### Your objective
Write every line of the records below as a JSON list of strings, one string per line, skipping blank lines.

+--

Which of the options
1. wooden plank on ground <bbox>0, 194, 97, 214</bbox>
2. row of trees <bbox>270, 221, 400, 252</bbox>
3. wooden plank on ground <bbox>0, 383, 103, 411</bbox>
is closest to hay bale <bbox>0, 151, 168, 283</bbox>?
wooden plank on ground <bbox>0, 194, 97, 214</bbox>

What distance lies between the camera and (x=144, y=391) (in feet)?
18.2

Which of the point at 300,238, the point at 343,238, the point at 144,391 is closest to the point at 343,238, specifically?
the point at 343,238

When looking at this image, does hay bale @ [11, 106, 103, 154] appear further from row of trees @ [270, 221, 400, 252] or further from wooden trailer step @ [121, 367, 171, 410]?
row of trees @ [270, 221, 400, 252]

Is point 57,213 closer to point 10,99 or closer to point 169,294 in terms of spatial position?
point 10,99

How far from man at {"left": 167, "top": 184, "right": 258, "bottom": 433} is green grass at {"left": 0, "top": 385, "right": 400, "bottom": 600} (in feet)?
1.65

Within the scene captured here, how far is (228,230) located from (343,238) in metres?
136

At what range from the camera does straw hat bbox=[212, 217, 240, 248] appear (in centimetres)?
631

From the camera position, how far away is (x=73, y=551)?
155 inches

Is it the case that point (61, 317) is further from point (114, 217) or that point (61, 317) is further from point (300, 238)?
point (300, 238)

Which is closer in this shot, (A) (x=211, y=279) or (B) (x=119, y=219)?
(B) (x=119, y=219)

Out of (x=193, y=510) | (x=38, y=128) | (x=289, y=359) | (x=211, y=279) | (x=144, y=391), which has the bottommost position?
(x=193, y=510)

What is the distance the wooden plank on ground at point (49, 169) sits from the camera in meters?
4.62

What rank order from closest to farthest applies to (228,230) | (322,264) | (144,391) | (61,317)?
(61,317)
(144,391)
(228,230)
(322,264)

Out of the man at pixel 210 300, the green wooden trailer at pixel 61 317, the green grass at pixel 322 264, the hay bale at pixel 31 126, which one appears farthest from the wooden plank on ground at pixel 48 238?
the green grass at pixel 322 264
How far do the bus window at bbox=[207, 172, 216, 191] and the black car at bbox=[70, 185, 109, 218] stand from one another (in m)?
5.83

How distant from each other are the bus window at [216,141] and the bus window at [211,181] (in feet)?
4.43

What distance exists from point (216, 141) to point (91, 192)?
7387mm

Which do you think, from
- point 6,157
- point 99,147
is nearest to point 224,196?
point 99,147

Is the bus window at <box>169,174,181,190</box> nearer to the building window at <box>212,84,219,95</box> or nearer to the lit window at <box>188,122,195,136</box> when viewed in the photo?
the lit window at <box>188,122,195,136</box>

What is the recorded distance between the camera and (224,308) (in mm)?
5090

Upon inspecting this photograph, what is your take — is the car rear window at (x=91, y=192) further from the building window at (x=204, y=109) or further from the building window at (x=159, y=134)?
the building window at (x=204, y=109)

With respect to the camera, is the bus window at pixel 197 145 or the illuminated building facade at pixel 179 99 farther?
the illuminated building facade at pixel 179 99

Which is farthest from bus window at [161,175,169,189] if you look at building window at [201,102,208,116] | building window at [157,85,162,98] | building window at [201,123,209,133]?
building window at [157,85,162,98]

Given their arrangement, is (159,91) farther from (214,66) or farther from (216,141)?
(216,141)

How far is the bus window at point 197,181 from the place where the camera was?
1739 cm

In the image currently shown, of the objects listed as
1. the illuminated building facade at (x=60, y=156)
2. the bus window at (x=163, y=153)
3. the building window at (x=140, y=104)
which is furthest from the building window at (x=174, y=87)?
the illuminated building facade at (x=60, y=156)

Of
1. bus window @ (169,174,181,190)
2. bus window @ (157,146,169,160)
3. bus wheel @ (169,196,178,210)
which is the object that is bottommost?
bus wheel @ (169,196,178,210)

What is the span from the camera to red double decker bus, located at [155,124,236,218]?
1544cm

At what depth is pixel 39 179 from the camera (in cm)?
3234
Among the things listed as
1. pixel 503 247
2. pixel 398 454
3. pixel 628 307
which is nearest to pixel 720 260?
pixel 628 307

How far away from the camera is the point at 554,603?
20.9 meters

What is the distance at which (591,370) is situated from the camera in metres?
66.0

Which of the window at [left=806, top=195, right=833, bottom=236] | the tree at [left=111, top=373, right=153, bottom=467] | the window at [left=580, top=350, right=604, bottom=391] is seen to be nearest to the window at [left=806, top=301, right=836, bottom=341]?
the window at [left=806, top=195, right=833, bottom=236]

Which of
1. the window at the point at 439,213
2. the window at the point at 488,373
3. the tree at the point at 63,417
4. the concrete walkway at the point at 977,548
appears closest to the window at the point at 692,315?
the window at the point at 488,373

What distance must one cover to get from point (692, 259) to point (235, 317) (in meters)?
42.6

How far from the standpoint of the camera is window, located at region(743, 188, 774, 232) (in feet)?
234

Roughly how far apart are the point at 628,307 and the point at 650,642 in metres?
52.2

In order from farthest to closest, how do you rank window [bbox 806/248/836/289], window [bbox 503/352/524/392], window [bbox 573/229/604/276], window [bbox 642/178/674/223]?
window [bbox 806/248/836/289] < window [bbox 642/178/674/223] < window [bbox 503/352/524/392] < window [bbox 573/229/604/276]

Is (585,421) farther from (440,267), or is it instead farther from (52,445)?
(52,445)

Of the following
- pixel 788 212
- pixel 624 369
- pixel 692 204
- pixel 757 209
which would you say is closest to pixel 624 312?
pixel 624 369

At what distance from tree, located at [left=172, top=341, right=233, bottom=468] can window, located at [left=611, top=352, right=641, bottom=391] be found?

+--

### Answer for this exercise
[
  "Which of the options",
  "1. wooden plank on ground <bbox>0, 194, 97, 214</bbox>",
  "2. row of trees <bbox>270, 221, 400, 252</bbox>",
  "3. wooden plank on ground <bbox>0, 383, 103, 411</bbox>",
  "is closest to hay bale <bbox>0, 151, 168, 283</bbox>?",
  "wooden plank on ground <bbox>0, 194, 97, 214</bbox>",
  "What distance lies between the camera and (x=144, y=391) (in feet)?",
  "18.2",
  "Which of the point at 300,238, the point at 343,238, the point at 144,391 is closest to the point at 343,238, specifically?",
  "the point at 343,238",
  "When looking at this image, does hay bale @ [11, 106, 103, 154] appear further from row of trees @ [270, 221, 400, 252] or further from wooden trailer step @ [121, 367, 171, 410]?",
  "row of trees @ [270, 221, 400, 252]",
  "Is point 57,213 closer to point 10,99 or closer to point 169,294 in terms of spatial position?",
  "point 10,99",
  "How far from man at {\"left\": 167, \"top\": 184, \"right\": 258, \"bottom\": 433} is green grass at {\"left\": 0, \"top\": 385, \"right\": 400, \"bottom\": 600} (in feet)?",
  "1.65",
  "Within the scene captured here, how far is (228,230) located from (343,238) in metres?",
  "136",
  "At what range from the camera does straw hat bbox=[212, 217, 240, 248] appear (in centimetres)?",
  "631",
  "From the camera position, how far away is (x=73, y=551)?",
  "155 inches",
  "Is it the case that point (61, 317) is further from point (114, 217) or that point (61, 317) is further from point (300, 238)?",
  "point (300, 238)",
  "Which is closer in this shot, (A) (x=211, y=279) or (B) (x=119, y=219)?",
  "(B) (x=119, y=219)",
  "Out of (x=193, y=510) | (x=38, y=128) | (x=289, y=359) | (x=211, y=279) | (x=144, y=391), which has the bottommost position?",
  "(x=193, y=510)",
  "What is the distance the wooden plank on ground at point (49, 169) sits from the camera in meters?",
  "4.62",
  "What rank order from closest to farthest applies to (228,230) | (322,264) | (144,391) | (61,317)?",
  "(61,317)",
  "(144,391)",
  "(228,230)",
  "(322,264)",
  "Out of the man at pixel 210 300, the green wooden trailer at pixel 61 317, the green grass at pixel 322 264, the hay bale at pixel 31 126, which one appears farthest from the wooden plank on ground at pixel 48 238?",
  "the green grass at pixel 322 264",
  "How far do the bus window at bbox=[207, 172, 216, 191] and the black car at bbox=[70, 185, 109, 218] stand from one another (in m)?",
  "5.83",
  "How distant from each other are the bus window at [216,141] and the bus window at [211,181] (in feet)?",
  "4.43",
  "What distance exists from point (216, 141) to point (91, 192)?",
  "7387mm",
  "Which do you think, from",
  "- point 6,157",
  "- point 99,147",
  "is nearest to point 224,196?",
  "point 99,147",
  "Is the bus window at <box>169,174,181,190</box> nearer to the building window at <box>212,84,219,95</box> or nearer to the lit window at <box>188,122,195,136</box> when viewed in the photo?",
  "the lit window at <box>188,122,195,136</box>",
  "What is the recorded distance between the camera and (224,308) (in mm)?",
  "5090",
  "Upon inspecting this photograph, what is your take — is the car rear window at (x=91, y=192) further from the building window at (x=204, y=109) or further from the building window at (x=159, y=134)?",
  "the building window at (x=204, y=109)",
  "With respect to the camera, is the bus window at pixel 197 145 or the illuminated building facade at pixel 179 99 farther?",
  "the illuminated building facade at pixel 179 99",
  "Which is farthest from bus window at [161,175,169,189] if you look at building window at [201,102,208,116] | building window at [157,85,162,98] | building window at [201,123,209,133]?",
  "building window at [157,85,162,98]",
  "Given their arrangement, is (159,91) farther from (214,66) or farther from (216,141)?",
  "(216,141)",
  "How far is the bus window at point 197,181 from the place where the camera was?",
  "1739 cm",
  "In the image currently shown, of the objects listed as",
  "1. the illuminated building facade at (x=60, y=156)",
  "2. the bus window at (x=163, y=153)",
  "3. the building window at (x=140, y=104)",
  "which is furthest from the building window at (x=174, y=87)?",
  "the illuminated building facade at (x=60, y=156)",
  "Of",
  "1. bus window @ (169,174,181,190)",
  "2. bus window @ (157,146,169,160)",
  "3. bus wheel @ (169,196,178,210)",
  "which is the object that is bottommost?",
  "bus wheel @ (169,196,178,210)",
  "What is the span from the camera to red double decker bus, located at [155,124,236,218]?",
  "1544cm",
  "At what depth is pixel 39 179 from the camera (in cm)?",
  "3234",
  "Among the things listed as",
  "1. pixel 503 247",
  "2. pixel 398 454",
  "3. pixel 628 307",
  "which is nearest to pixel 720 260?",
  "pixel 628 307",
  "How far away from the camera is the point at 554,603?",
  "20.9 meters",
  "What is the distance at which (591,370) is situated from the camera in metres?",
  "66.0",
  "Which of the window at [left=806, top=195, right=833, bottom=236] | the tree at [left=111, top=373, right=153, bottom=467] | the window at [left=580, top=350, right=604, bottom=391] is seen to be nearest to the window at [left=806, top=301, right=836, bottom=341]?",
  "the window at [left=806, top=195, right=833, bottom=236]",
  "Which of",
  "1. the window at the point at 439,213",
  "2. the window at the point at 488,373",
  "3. the tree at the point at 63,417",
  "4. the concrete walkway at the point at 977,548",
  "appears closest to the window at the point at 692,315?",
  "the window at the point at 488,373",
  "What distance must one cover to get from point (692, 259) to point (235, 317) (in meters)?",
  "42.6",
  "How far from the standpoint of the camera is window, located at region(743, 188, 774, 232) (in feet)?",
  "234",
  "Roughly how far apart are the point at 628,307 and the point at 650,642 in metres?",
  "52.2",
  "In order from farthest to closest, how do you rank window [bbox 806/248/836/289], window [bbox 503/352/524/392], window [bbox 573/229/604/276], window [bbox 642/178/674/223]?",
  "window [bbox 806/248/836/289] < window [bbox 642/178/674/223] < window [bbox 503/352/524/392] < window [bbox 573/229/604/276]",
  "Is (585,421) farther from (440,267), or is it instead farther from (52,445)?",
  "(52,445)",
  "Of the following",
  "- pixel 788 212",
  "- pixel 624 369",
  "- pixel 692 204",
  "- pixel 757 209",
  "which would you say is closest to pixel 624 312?",
  "pixel 624 369",
  "At what distance from tree, located at [left=172, top=341, right=233, bottom=468] can window, located at [left=611, top=352, right=641, bottom=391] be found?"
]